Cumhurbaşkanı Recep Tayyip Erdoğan ve Suriye Devlet Başkanı Beşar Esad’ın yakın zamanda üçüncü bir ülkede bir araya geleceği iddia ediliyor. Bu zirve için ilk adımın 11 Haziran’da atıldığı belirtiliyor. Dışişleri Bakanı Hakan Fidan’ın Moskova ziyaretinin ardından Rusya Devlet Başkanı Vladimir Putin’in, Suriye Özel Temsilcisi Aleksandr Lavrentyev’i Şam’a göndererek, Esad’ı Şanghay İş Birliği Örgütü (ŞİÖ) Toplantısı’na katılmaya ikna etmeye çalıştığı biliniyor. Esad, “Normalleşmeye hazırız.” mesajı verdi ancak ŞİÖ Toplantısı’na katılmadı.

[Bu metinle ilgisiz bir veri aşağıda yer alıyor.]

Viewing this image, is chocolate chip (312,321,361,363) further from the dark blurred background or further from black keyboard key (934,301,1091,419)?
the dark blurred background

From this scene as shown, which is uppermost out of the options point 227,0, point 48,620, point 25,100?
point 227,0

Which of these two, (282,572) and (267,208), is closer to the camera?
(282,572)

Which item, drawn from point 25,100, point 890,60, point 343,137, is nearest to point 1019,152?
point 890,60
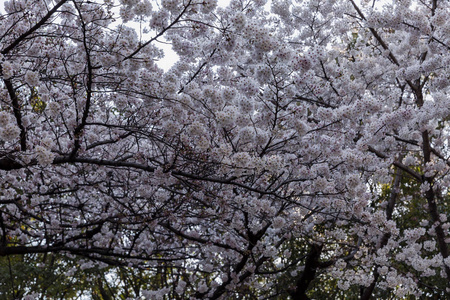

Ankara’daki kaynaklara göre Erdoğan ile Esad arasındaki görüşme planları Eylül 2024’e kadar gerçekleşebilir ve zirvenin üçüncü bir ülkede yapılması kesin gözüyle bakılıyor. Rusya, Irak ve Körfez ülkelerinin zirve için ön plana çıktığı belirtilirken, Şam yönetiminin hazırlıklarını komşusu Irak’a göre yaptığı aktarılıyor. Görüşmenin hangi ülkede gerçekleşeceği ise Putin’in Türkiye ziyareti sonrası netlik kazanacak.
Görüşme öncesinde, iki ülke askeri, siyasi, ekonomik, terör ve mülteci konularında karşılıklı komisyonlar kuracak. Taraflar, geçmişteki taleplerini gözden geçirecek ve Suriye’nin egemenliği, mültecilerin geri dönüşü ve PKK/YPG konuları gibi önemli başlıkları ele alacaklar. Şam yönetiminin, Türk askerinin belli noktalardan çekilmesini iyi niyet göstergesi olarak görmek istediği belirtiliyor. Türkiye’nin ise, PKK/YPG ve DEAŞ gibi tehdit unsurlarına karşı ortak hareket etme önerisinde bulunduğu ifade ediliyor. Ankara ayrıca, görüşmeye hazırlık sürecinin sessizce yürütülmesini, görüşmenin liderler arasında olmasını ve harici bir ülkenin toplantıya katılmamasını talep ediyor.
Sonuç olarak, Erdoğan ve Esad arasındaki yakınlaşma ve olası zirve, bölgedeki önemli gelişmeler açısından dikkat çekici bir adım olarak değerlendiriliyor. İki lider arasında yapılacak görüşme, Suriye krizine yönelik yeni bir dönemin başlangıcı olabilir ve bölgesel istikrarın sağlanması adına önemli adımlar atılmasına vesile olabilir. Ancak, her iki tarafın da belirlediği taleplerin ve beklentilerin karşılanması, gerçek anlamda olumlu sonuçlar doğurabilir. Bu zirve aynı zamanda Türkiye’nin bölgedeki etkin rolünü güçlendirebilecek ve bölgesel işbirliğinin artmasına yardımcı olabilecek nitelikte olabilir.